It starts as early as 3 a.m., when maintenance and transportation administrators with the Mercer Island School District evaluate road conditions on Mercer Island.

This week, roads weren’t too bad.

But the next step is to consider outlying areas and whether enough staff can get to the Island to make for a meaningful school day. The majority of the district staff -- 65 to 70 percent -- lives off Island. School days don’t run well without staff.

“That was the tough part about this storm, was the outlying areas,” said Tony Kuhm, assistant director of maintenance. “That was pretty much what led us to go the direction that we went.”

Given that most of the staff lives off the Island, many in areas where icy conditions left people unable to travel from their neighborhoods, administrators decided that holding school would not be effective.

“If only a few people can get here to teach, if only some of the bus drivers can get here, the effectiveness of the school day is lost,” said Superintendent Cyndy Simms.

Students spent Tuesday and Wednesday out of school before returning Thursday, when warmer temperatures melted snow and ice around the Seattle area.

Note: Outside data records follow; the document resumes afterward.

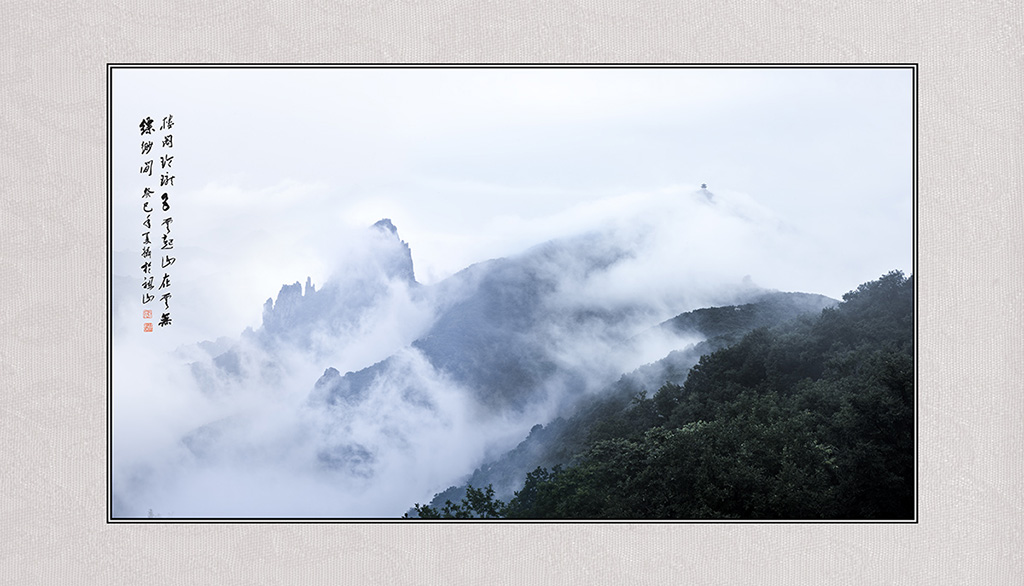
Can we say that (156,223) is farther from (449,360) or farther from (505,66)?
(505,66)

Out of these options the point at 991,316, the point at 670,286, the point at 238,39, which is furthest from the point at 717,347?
the point at 238,39

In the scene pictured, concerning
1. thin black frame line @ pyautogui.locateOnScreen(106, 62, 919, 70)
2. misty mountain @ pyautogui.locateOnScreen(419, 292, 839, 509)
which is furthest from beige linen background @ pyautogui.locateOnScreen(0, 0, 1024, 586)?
misty mountain @ pyautogui.locateOnScreen(419, 292, 839, 509)

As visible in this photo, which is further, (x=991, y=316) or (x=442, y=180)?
(x=442, y=180)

“Today not only were our roads in pristine conditions, which was pretty much the way it was through most of the closure days, but the overwhelming issue that carried the day for being open today was that Bellevue was open,” said Ray Brautigam, MISD transportation director. “Renton had a couple hills that were bad but for the most part they felt as though it was pretty decent for their folks to get in. So I try to measure the surrounding school districts and what they’re doing.”

Teachers are contracted to teach 180 days per school year, so the district will negotiate with the Mercer Island Education Association to determine when to make up the two days missed this past week. Those are typically made up during breaks or at the end of the school year. Simms said it’s most likely to be at the end of the year, but the MIEA and district will discuss it before taking recommendations to the school board for approval.

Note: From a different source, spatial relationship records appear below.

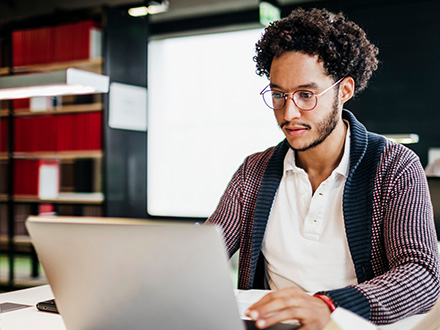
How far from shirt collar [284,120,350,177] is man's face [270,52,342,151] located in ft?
0.27

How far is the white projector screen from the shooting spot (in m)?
5.08

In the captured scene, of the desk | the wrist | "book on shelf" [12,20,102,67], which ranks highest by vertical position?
"book on shelf" [12,20,102,67]

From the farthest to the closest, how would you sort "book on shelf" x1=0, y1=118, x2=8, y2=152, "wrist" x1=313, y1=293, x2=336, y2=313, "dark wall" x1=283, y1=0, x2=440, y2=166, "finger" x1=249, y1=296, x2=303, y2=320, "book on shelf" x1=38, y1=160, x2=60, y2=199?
1. "book on shelf" x1=0, y1=118, x2=8, y2=152
2. "book on shelf" x1=38, y1=160, x2=60, y2=199
3. "dark wall" x1=283, y1=0, x2=440, y2=166
4. "wrist" x1=313, y1=293, x2=336, y2=313
5. "finger" x1=249, y1=296, x2=303, y2=320

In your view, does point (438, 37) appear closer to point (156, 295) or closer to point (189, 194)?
point (189, 194)

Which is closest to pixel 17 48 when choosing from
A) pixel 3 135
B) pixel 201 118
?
pixel 3 135

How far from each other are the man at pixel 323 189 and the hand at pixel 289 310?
334mm

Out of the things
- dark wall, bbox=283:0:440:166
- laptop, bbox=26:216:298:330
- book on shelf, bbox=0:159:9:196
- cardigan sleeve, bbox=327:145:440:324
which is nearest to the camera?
laptop, bbox=26:216:298:330

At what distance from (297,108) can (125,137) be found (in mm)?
2999

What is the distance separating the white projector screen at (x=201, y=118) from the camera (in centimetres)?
508

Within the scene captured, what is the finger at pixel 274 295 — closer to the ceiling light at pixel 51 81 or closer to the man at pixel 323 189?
the man at pixel 323 189

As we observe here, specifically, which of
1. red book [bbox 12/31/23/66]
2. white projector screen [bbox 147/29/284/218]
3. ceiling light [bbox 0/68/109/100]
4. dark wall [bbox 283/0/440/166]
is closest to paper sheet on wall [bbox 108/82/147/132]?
white projector screen [bbox 147/29/284/218]

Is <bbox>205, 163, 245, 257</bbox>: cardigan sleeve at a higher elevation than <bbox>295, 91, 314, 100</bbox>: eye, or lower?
lower

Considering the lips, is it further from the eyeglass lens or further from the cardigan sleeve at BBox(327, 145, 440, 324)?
the cardigan sleeve at BBox(327, 145, 440, 324)

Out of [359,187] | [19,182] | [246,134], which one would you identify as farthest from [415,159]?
[19,182]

Though late-night snow Wednesday night suggested the possibility of a third snow day, Thursday the district welcomed students and staff back.

“In many cases, over more days people are more prepared to come in because they’ve already chanced to go off their own property,” Brautigam said. “Just having that reprieve of time to get used to what’s going on can give them a better sense of how they’re going to get in. So it was a good call.”